Exercise – From the data below, repeat exactly the lines from the line with "order: Artiodactyla" to the line with "common name: domestic cow", both included.

Information shown –
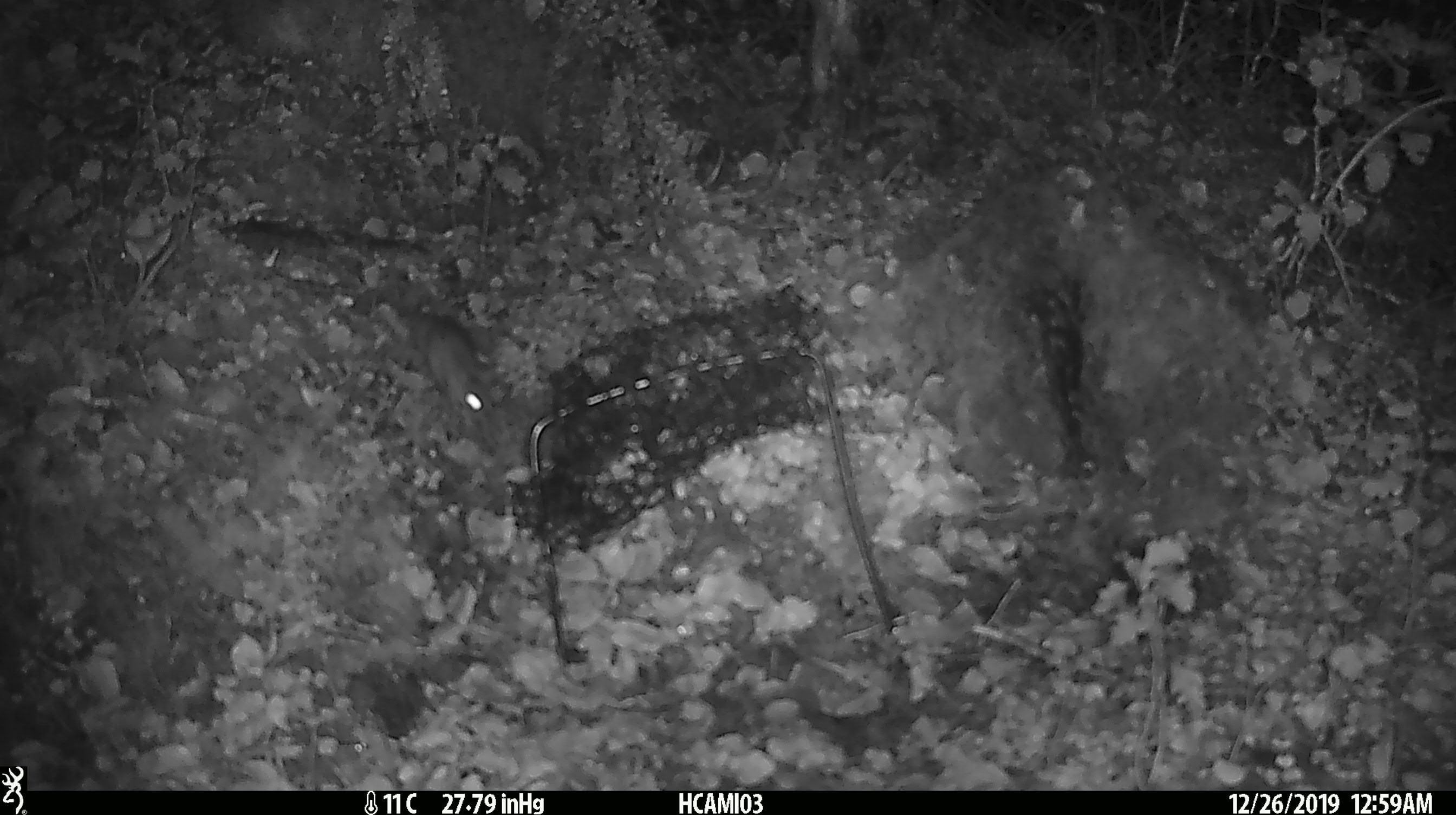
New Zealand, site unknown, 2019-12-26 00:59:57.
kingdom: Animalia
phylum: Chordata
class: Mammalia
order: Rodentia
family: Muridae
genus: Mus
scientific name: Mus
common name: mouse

--

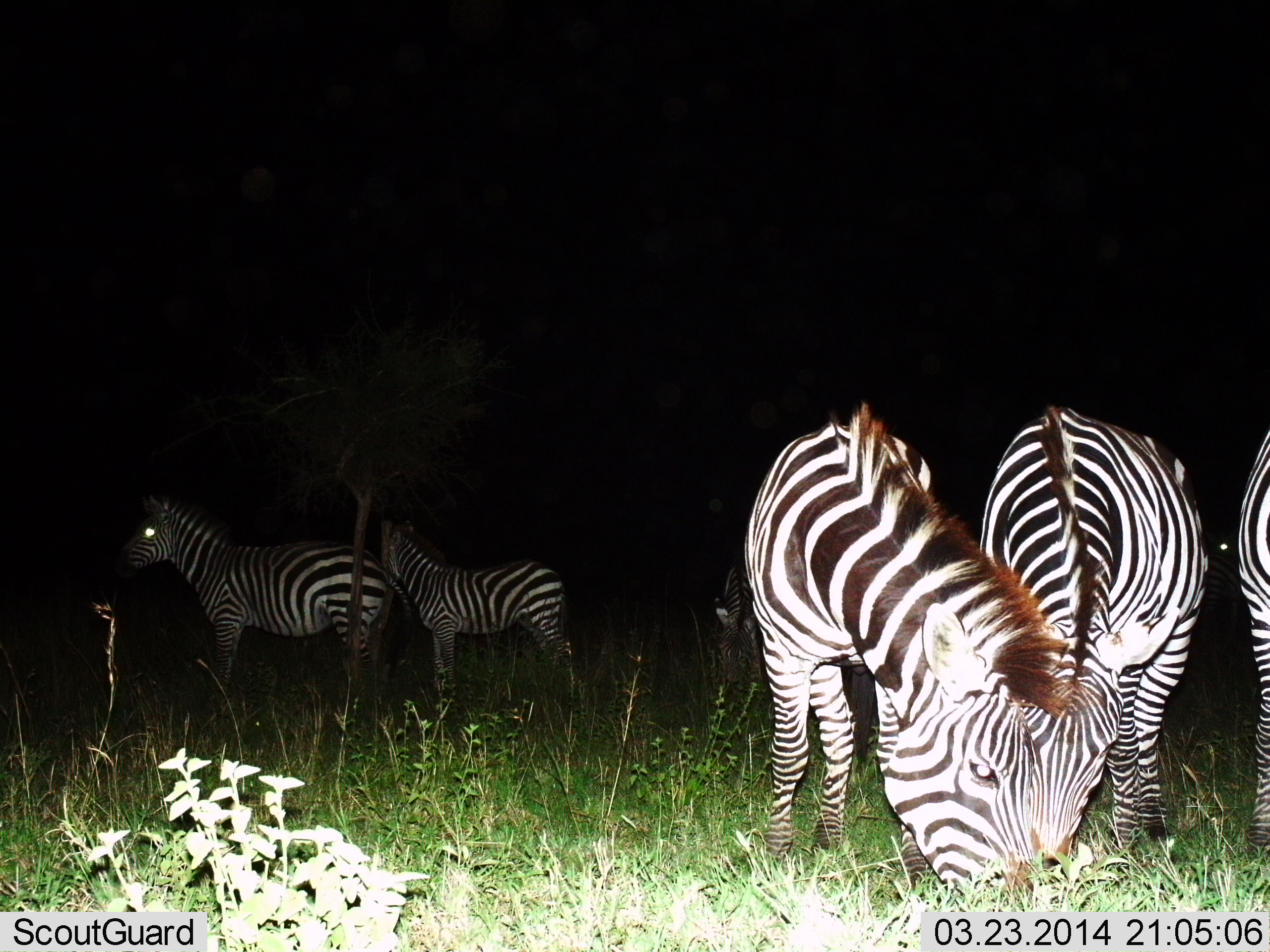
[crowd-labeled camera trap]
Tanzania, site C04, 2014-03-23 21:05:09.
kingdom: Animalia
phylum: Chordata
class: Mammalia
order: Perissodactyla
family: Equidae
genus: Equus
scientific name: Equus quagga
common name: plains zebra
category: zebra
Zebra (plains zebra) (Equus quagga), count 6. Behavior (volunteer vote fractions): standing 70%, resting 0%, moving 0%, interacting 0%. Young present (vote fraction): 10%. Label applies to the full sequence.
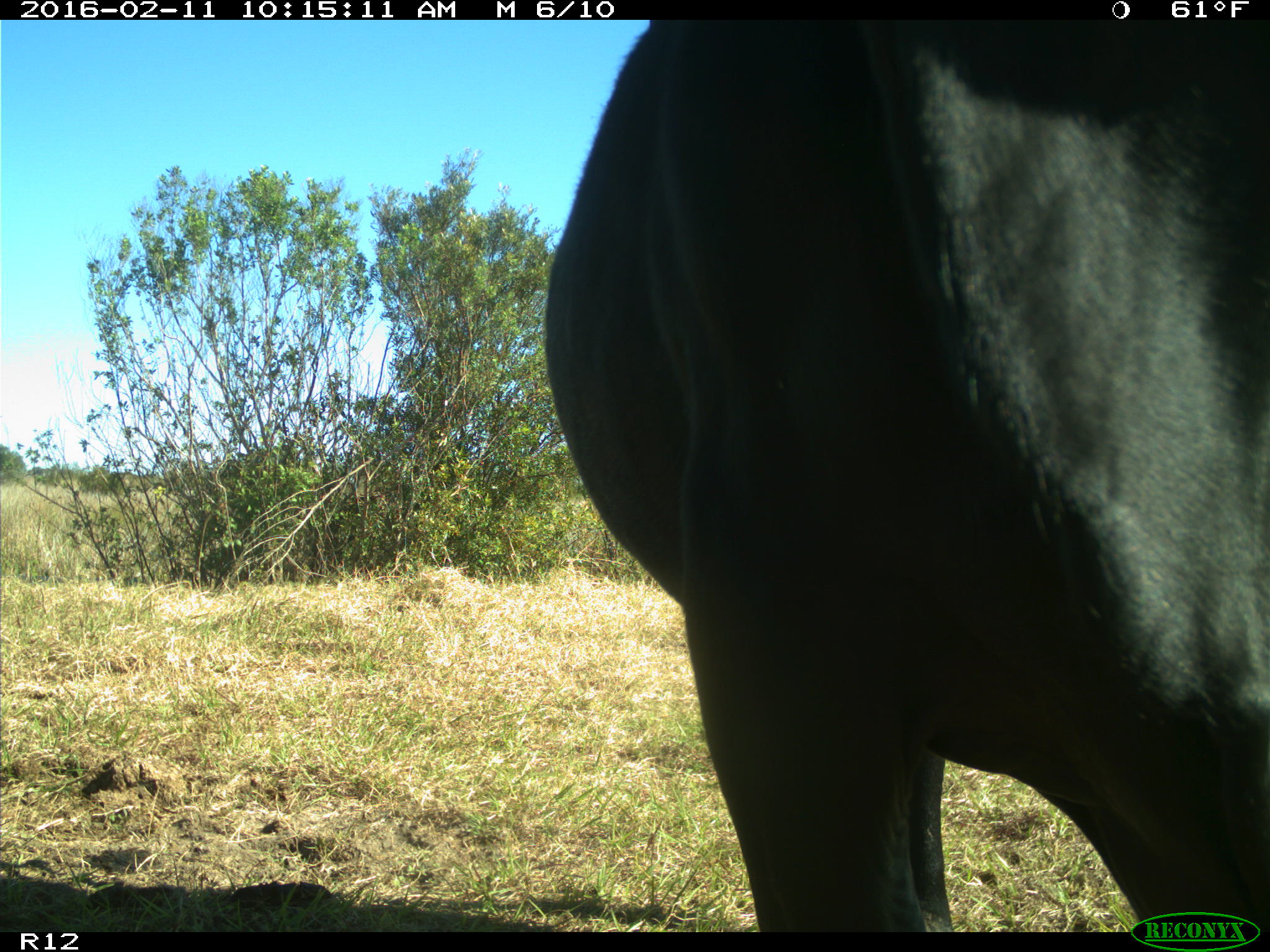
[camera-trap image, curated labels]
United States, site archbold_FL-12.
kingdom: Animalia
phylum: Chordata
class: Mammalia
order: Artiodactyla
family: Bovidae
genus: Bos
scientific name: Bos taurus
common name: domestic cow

Result –
order: Artiodactyla
family: Bovidae
genus: Bos
scientific name: Bos taurus
common name: domestic cow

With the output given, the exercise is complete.